Home Cultura Trattativa Stato-Mafia, il dibattito con Massimiliano Amato

Trattativa Stato-Mafia, il dibattito con Massimiliano Amato

0
Trattativa Stato-Mafia, il dibattito con Massimiliano Amato

Trattativa Stato-Mafia, se ne parla a Salerno con Amato e D’Antona.

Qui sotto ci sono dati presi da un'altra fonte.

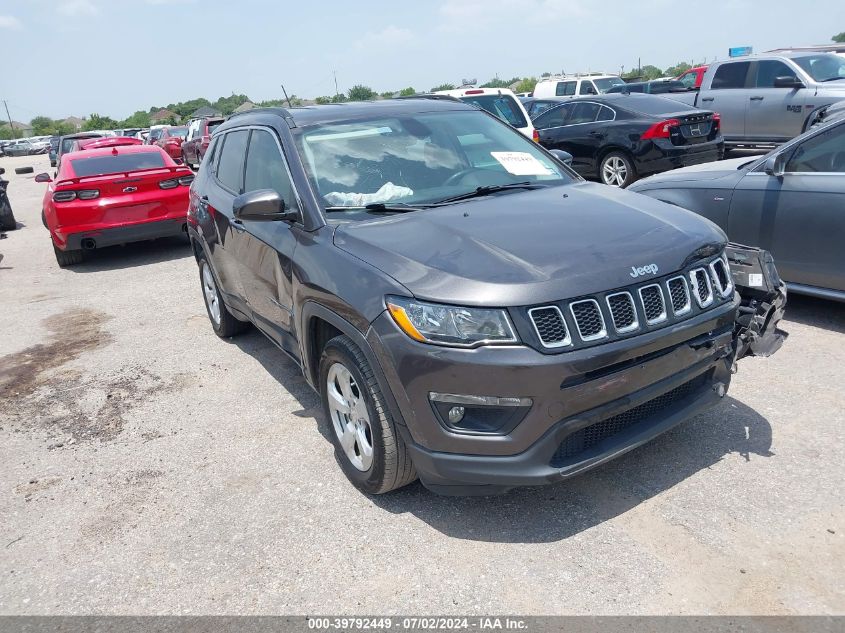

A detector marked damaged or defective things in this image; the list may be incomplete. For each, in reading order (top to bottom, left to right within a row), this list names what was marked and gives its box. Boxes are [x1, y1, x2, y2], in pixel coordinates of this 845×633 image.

front end damage [724, 241, 788, 360]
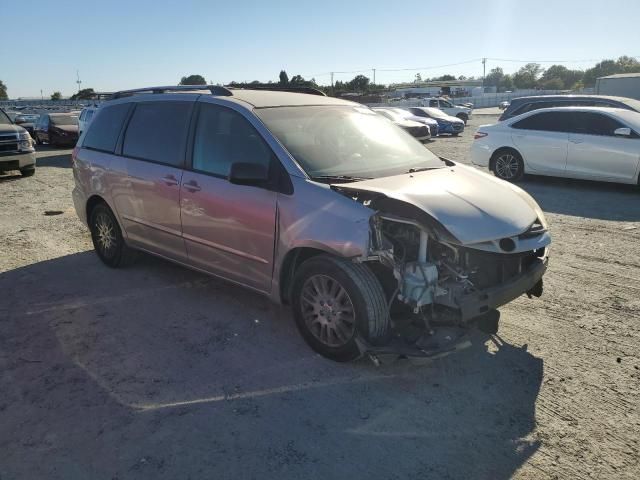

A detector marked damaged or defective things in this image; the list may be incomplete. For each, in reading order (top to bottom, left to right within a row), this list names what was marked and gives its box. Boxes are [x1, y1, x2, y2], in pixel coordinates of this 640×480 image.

damaged silver minivan [71, 86, 552, 362]
wrecked vehicle [71, 86, 552, 362]
bent hood [336, 167, 540, 246]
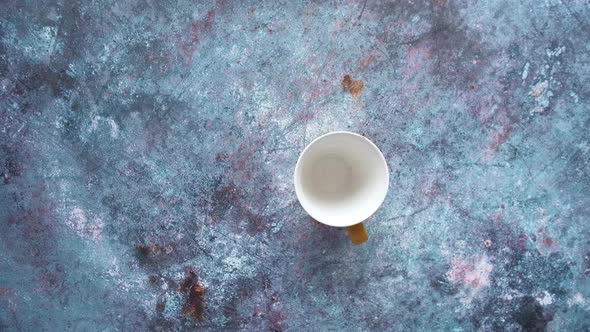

Tra il ’92 e il ’94, la mancata svolta della “dissociazione” non fu opera dei magistrati

[ads1]

Presentata oggi, alle ore 18.00 presso la Feltrinelli di Salerno, l’ultima pubblicazione del giornalista Massimiliano Amato, L’altra trattativa, edita da CentoAutori: un ampio discorso sulla seconda “trattativa” degli anni ’92-’94 che riguardò, in questo caso, non i rapporti dello Stato con la camorra, ma con la mafia.

Trattativa Stato-Mafia
Trattativa Stato-Mafia: se ne parla a Salerno con Massimiliano Amato

L’episodio della Fiat Tipo piena d’armi, ritrovata in un garage di corso Garibaldi nel pieno centro cittadino di Salerno (di fronte all’ingresso del Palazzo di Giustizia) fu solo uno dei tanti elementi che vennero a galla per mettere in luce un problema preesistente.

Presenti all’incontro illustri ospiti come Nello De Luca, portavoce di Laboratorio 20, Cecchino Cacciatore, avvocato del Foro di Salerno, Enzo D’Antona, direttore del quotidiano “La Città” e Franco Esposito, direttore di Telecolore Salerno.

«Riteniamo che il giornalismo d’inchiesta rappresenti un elemento indispensabile alla tenuta democratica del nostro Paese» afferma Nello De Luca, «Massimiliano ha la capacità non ordinaria di mettere in fila fatti intricatissimi con un linguaggio estremamente chiaro. La crisi di coscienza di Angelo Moccia coinvolse all’interno della Nuova Famiglia, tra il 1992 e il 1004, alcuni protagonisti d’eccezione, primi tra tutti l’avvocato Senese [Saverio Senese, napoletano, difensore di Angelo “Enzuccio” Moccia – ndr] e don Antonio Riboldi [vescovo di Acerra – ndr]. La trattativa Stato-mafia fu resa nota il 6 febbraio 1994, e prevedeva che diversi esponenti del gruppo criminale si costituissero a patto di essere riconosciuti come “dissociati”, non “pentiti”, e venisse loro consentito di assumersi le proprie colpe solo verso se stessi, senza menzionare altri coinvolti. In seguito due realtà contrapposte, le procure di Napoli e Salerno, si scontrarono in merito al da farsi».

Il moderatore, Franco Esposito, ha quindi letto alcune riflessioni inviate dal magistrato della Corte d’Appello Michelangelo Russo: “Il pentimento dei camorristi fu un’occasione perduta. Fummo noi magistrati, arroccati nella salvaguardia dell’edificio delle nostre certezze e di una forma puramente logica a non tentare di sovvertire, forse in bene, quella condizione che si era venuta a creare”.

Trattativa Stato-Mafia
Trattativa Stato-Mafia

Ancora, D’Antona ricorda che «La trattativa Stato-mafia è sempre esistita, dal lontano 1860 fino ai corleonesi, e anzi non esiste una mafia che non tratti con lo Stato, perché in tal caso diventerebbe delinquenza comune».

Ma dissente dal parere di Russo, sostenendo che il fallimento non è dipeso dai magistrati: «Dopo Buscetta, agli inizi degli anni ’90 i pentiti cominciarono ad aumentare, e la mafia vedeva così crescere le proprie spese per sostenere le famiglie degli affiliati che finivano in carcere. Inoltre – prosegue –  con l’esplosione dell’inchiesta di Tangentopoli, che riguardava il finanziamento illecito dei partiti, tutto il sistema politico cominciò a distruggersi e la spesa pubblica per gli appalti si ridusse di un decimo. La mafia perdeva punti di riferimento. In questo contesto s’inserirono le morti di Falcone e Borsellino, ma poi, alla fine del ’93, Dell’Utri fonda Forza Italia e nel ’94 la trattativa si arena; rinasce un blocco politico, e con esso una “borghesia mafiosa” che assume in proprio la guida».

Una riflessione acuta che, ancora di più, spinge ad apprezzare l’opera di Amato e il suo impegno “non da cronista, ma da giornalista”.